Unter der Pariser Stadtautobahn sieht man an vielen Brückenpfeilern vernagelte Bretterbuden. Wellblech und Schrott versperren den Blick auf das Innere dieser provisorischen Lager, in denen es fast nie fließendes Wasser oder Strom gibt. Über Nacht können die Verschläge verschwinden. Ein paar Hundert Meter weiter werden kurz darauf neue Camps aufgebaut. Sie sind das unwirtliche Zuhause von Einwanderern aus Osteuropa. Es sind überwiegend Roma aus Bulgarien, Rumänien oder Kroatien, meist ganze Großfamilien.
Seit dem Beitritt ihrer Heimatländer zur Europäischen Union und dem Wegfall der Visumpflicht kommen sie in der Hoffnung auf ein besseres Leben nach Frankreich. Die meisten stranden in den großen städtischen Ballungsräumen. Wenigen gelingt es, Fuß zu fassen, viele fristen ein Leben in Armut, da ihnen der reguläre Arbeitsmarkt aufgrund von administrativen Hindernissen meist versperrt bleibt.
Zonen der Rechtlosigkeit
Es ist oft nur eine Frage der Zeit, bis die französischen Behörden sie aufgreifen und in ihre Heimatländer zurückschicken. Unter der konservativen Regierung von Präsident Nicolas Sarkozy begann 2010 eine massive Abschiebewelle. In seiner "Rede von Grenoble" kündigte Sarkozy im Juli desselben Jahres an, Frankreich werde wilde Roma-Lager nicht mehr dulden, die in seinen Augen "Zonen der Rechtlosigkeit" seien.

#### ZIEL A
Nenne alle Herkunftsländer der Roma, die der Text über die Roma-Lager in Paris aufführt.
#### ZIEL B
Beantworte anhand des Textes über die Roma-Lager in Paris diese Fragen:
(i) Was gibt es in den provisorischen Lagern fast nie?
(ii) Wo stranden die meisten Einwanderer?
(iii) In welchem Jahr begann unter Nicolas Sarkozy eine massive Abschiebewelle?
#### ZIEL C
Führe den Text über die Roma-Lager in Paris im Anschluss an seinen letzten Satz weiter.
Die nachfolgenden Einträge werden nicht gebraucht.

#### DATENAUSZUG
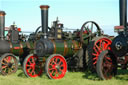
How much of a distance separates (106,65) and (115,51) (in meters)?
0.55

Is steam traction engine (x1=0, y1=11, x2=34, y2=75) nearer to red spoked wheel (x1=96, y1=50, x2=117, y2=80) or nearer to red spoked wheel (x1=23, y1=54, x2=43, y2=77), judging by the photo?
red spoked wheel (x1=23, y1=54, x2=43, y2=77)

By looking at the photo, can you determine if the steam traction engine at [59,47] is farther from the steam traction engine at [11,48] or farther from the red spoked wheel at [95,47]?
the steam traction engine at [11,48]

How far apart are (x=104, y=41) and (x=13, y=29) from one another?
15.0ft

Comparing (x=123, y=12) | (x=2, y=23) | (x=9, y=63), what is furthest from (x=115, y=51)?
(x=2, y=23)

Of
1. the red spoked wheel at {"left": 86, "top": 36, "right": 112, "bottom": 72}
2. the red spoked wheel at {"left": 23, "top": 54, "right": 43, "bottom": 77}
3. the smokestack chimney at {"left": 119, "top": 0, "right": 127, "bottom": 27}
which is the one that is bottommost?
the red spoked wheel at {"left": 23, "top": 54, "right": 43, "bottom": 77}

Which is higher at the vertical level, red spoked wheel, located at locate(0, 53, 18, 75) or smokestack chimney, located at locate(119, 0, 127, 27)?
smokestack chimney, located at locate(119, 0, 127, 27)

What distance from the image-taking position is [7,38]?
10.9 m

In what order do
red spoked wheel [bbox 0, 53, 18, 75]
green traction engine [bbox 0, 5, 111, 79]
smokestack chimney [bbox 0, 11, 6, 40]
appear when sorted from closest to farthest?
green traction engine [bbox 0, 5, 111, 79], red spoked wheel [bbox 0, 53, 18, 75], smokestack chimney [bbox 0, 11, 6, 40]

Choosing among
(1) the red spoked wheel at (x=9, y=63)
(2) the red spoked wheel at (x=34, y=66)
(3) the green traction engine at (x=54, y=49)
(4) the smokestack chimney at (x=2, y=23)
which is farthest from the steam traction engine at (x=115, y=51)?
(4) the smokestack chimney at (x=2, y=23)

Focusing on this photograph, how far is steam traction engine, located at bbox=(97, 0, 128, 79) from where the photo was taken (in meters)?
6.09

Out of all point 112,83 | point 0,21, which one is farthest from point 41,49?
point 0,21

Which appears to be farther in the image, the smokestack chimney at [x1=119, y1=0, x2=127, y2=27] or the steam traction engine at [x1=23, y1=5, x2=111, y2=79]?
the steam traction engine at [x1=23, y1=5, x2=111, y2=79]

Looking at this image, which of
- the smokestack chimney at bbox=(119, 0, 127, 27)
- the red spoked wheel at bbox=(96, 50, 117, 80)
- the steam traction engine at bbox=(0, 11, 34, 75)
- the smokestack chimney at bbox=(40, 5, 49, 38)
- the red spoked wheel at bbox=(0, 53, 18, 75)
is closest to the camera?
the red spoked wheel at bbox=(96, 50, 117, 80)

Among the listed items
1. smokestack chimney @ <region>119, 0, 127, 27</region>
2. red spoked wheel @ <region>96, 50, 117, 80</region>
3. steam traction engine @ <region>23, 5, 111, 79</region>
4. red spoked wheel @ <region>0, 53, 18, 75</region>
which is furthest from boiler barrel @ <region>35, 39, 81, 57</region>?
smokestack chimney @ <region>119, 0, 127, 27</region>
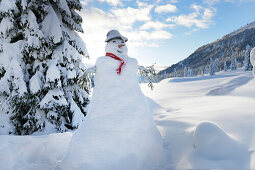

#### ERGEBNIS A
Bulgarien, Rumänien, Kroatien

#### ERGEBNIS B
(i) Fließendes Wasser oder Strom.
(ii) In den großen städtischen Ballungsräumen.
(iii) 2010.

#### ERGEBNIS C
Er handelte sich zwar deswegen Kritik aus Brüssel ein, zuallererst vonseiten der EU-Justizkommissarin Viviane Reding. Sie drohte mit einem Strafverfahren gegen Frankreich, nachdem bekannt geworden war, dass in einem Schreiben des französischen Innenministeriums die Präfekten des Landes dazu aufgefordert wurden, "systematisch wilde Siedlungen zu räumen, allen voran Roma-Camps". Trotzdem setzte auch die Regierung des im Mai 2012 gewählten Sozialisten François Hollande die Räumungen fort. Frankreich wurde wegen seines Umgangs mit den Roma erneut von der Europäischen Kommission ermahnt. Das angekündigte Strafverfahren auf europäischer Ebene blieb jedoch aus.
Kritik an Abschiebungen
Nach einem Bericht des Ministeriums für Wohnungsbau liegt die Zahl der illegal in Frankreich lebenden Roma bei knapp 17.000 (September 2013). Von 394 illegalen Lagern befindet sich fast die Hälfte im Großraum Paris. Ihre Zahl ändert sich allerdings durch die ständigen Räumungen und Abschiebungen jener Menschen, die nicht "freiwillig" in ihre Heimat zurückkehren und dafür vom französischen Staat eine Prämie von 300 Euro bekommen.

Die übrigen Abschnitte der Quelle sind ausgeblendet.